The nearly 30% ineligibility rate reported in this study may or may not reflect the experience at other centres. The ineligibility rate is influenced by many factors such as radiation oncologist contouring philosophy and bowel and bladder preparation procedures. Local pre‐planning triage practices could also decrease the number of ineligible patients for whom planning is attempted in turn reducing the observed ineligibility rate at the planning stage (e.g., exclusion based on seminal vesicle involvement). The overall benefit of the tool reduces as the ineligibility rate decreases since there are fewer infeasible cases for which planning can be avoided. However, the combined overlap metric is still expected to be predictive within this context due to the direct relationship between OAR‐PTV fractional overlap and D30 constraints.
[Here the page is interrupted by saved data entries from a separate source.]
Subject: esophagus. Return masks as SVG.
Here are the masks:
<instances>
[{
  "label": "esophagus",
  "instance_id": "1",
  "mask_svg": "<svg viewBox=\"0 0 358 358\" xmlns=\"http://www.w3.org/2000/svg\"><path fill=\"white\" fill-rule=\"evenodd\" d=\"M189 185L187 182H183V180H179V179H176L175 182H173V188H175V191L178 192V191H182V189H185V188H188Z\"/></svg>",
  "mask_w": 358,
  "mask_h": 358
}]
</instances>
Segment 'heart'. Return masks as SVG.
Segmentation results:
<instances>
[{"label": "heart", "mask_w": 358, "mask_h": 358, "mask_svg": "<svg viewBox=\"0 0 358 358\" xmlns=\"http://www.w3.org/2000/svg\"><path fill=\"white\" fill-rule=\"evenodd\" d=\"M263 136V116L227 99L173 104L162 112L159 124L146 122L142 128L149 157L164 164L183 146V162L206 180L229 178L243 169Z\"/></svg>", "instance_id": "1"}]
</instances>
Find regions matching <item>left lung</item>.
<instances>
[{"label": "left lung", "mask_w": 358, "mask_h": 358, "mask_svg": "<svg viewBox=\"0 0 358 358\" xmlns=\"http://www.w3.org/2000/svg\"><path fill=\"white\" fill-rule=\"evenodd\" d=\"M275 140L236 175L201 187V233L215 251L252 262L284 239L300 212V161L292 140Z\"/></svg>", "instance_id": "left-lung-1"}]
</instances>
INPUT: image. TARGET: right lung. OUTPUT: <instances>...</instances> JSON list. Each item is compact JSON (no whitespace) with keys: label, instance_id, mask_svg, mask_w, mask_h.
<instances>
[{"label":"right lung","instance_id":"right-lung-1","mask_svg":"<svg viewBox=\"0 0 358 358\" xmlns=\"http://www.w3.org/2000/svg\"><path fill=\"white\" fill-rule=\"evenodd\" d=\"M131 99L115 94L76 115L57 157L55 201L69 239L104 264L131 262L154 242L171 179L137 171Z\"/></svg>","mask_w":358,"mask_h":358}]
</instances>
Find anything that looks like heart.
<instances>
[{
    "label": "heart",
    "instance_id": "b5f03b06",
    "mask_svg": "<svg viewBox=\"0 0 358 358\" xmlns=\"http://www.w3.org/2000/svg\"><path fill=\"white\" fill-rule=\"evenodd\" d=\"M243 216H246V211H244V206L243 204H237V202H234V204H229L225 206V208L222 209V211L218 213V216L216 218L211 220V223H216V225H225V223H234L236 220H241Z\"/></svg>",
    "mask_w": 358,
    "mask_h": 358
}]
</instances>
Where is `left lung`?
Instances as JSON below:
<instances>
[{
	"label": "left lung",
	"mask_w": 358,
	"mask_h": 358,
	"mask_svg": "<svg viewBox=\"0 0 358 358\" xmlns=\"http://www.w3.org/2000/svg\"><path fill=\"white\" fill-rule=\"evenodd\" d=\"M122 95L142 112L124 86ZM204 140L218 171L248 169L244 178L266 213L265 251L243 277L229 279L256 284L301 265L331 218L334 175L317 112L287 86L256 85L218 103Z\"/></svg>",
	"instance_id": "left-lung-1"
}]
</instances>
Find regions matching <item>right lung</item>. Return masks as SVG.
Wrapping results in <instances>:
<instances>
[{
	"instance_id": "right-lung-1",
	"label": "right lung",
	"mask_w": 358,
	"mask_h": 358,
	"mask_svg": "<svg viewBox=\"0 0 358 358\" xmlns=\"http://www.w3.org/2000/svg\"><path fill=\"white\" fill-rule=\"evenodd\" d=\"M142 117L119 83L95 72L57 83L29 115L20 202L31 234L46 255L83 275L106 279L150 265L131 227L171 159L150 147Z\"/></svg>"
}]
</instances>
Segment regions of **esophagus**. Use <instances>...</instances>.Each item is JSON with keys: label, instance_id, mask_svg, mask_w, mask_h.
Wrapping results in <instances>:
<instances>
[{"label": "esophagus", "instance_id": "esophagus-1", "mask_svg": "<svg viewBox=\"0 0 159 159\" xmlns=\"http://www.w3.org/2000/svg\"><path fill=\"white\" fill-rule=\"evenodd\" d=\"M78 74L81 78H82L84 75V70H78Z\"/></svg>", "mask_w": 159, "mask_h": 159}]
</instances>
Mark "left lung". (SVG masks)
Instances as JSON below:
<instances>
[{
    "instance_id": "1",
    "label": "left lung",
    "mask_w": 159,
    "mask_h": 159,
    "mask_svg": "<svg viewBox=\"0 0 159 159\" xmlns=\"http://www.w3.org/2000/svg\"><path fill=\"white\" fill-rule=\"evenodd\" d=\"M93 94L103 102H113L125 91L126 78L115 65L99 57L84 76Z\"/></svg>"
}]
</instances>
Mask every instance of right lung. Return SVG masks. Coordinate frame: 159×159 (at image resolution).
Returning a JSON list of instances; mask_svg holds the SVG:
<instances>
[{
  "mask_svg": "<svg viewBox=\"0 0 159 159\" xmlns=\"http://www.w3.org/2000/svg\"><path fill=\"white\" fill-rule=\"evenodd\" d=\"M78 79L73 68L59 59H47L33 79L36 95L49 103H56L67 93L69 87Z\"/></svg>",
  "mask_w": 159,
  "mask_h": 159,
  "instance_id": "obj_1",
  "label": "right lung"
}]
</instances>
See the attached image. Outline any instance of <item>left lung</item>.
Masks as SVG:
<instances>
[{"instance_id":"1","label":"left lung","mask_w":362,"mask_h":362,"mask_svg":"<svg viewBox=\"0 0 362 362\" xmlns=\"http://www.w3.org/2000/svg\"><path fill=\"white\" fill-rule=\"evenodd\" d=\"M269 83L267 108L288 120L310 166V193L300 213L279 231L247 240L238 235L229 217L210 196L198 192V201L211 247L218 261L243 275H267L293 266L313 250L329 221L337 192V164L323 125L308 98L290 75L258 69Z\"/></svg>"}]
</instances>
In the future, treatment planning may be fully automated for many sites.3 This would supersede the utility of the tool presented here since there would be no cost associated with generating treatment plans. However, in the medium term, many clinics may not have access to robust automated treatment planning and can therefore benefit from simple and effective treatment planning tools that require no specialized software or expertise.

CONFLICT OF INTEREST

The authors declare that they have no conflicts of interest.